Post-Dimbleby, we attribute these problems to the nature of his upbringing.

Yet if we accept the assumption that childhood wounds, what are the prospects for Prince William?

Charles's cruel youth amounts - as Dimbleby presents it - to a dour public school, a father who was a bit of a bastard, and a mother who was away a lot reigning. William's, however, encompasses the most public marriage breakdown in the history of the world, a mother who tried to commit suicide, and a father who, in his obvious unhappiness, may not have been the perfect advertisement for the job of heir to the throne. The best hope for Royalists is probably that the Wales family follows the pattern of the one in the sitcom Absolutely Fabulous, where the child has rebelled against her parents by being serious and mature.

Loyal subjects of the Crown may choose to ignore these possibilities - to assume that Prince William will emerge undamaged from the palace of horrors.
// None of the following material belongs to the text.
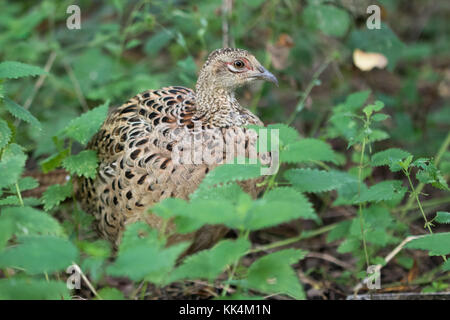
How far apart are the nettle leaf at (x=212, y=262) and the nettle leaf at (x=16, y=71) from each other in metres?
1.40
Yet even if he were to, and the British throne were to survive until he was ready to ascend to it, has it never occurred to the adherents of this 12-year-old that he may not, when older, want the job? There is a passage in Andrew Morton's Diana: Her True Story, now recognised as authoritative, which aims to be heart-warming but is actually chilling: 'William and Harry . . . are now aware of their destiny. On one occasion, the boys were discussing their futures with Diana. 'When I grow up I want to be a policeman and look after you mummy,' said William lovingly. Quick as a flash Harry replied, with a note of triumph in his voice, 'Oh no, you can't, you've got to be king.' '

Morton presents this as an anecdote about the kid who would be king being 'aware of his destiny', but, in fact, if read closely, it's a story about a little boy who wants to be a policeman when he grows up, and is already aware of the suffering in his parents' marriage. And I would guess that the reason little Harry sounded 'triumphant' was that the sense of his comment was: 'You've got to be king.'

That was two years ago, and the time since then has provided the boys with an even worse commercial for the Royal life. Liking to refer to themselves as 'The Firm', the Windsors should be aware that many family firms have collapsed because the sons simply did not want to be accountants, or builders, or farmers, or, in this case, kings. Realising in his teenage years that he is surrounded by emotional head-cases of various kinds - followed, as his sex and drinking life begins, by a press more intrusive than anything his father suffered - Prince William might understandably decide to go back-packing in Nepal and not come back.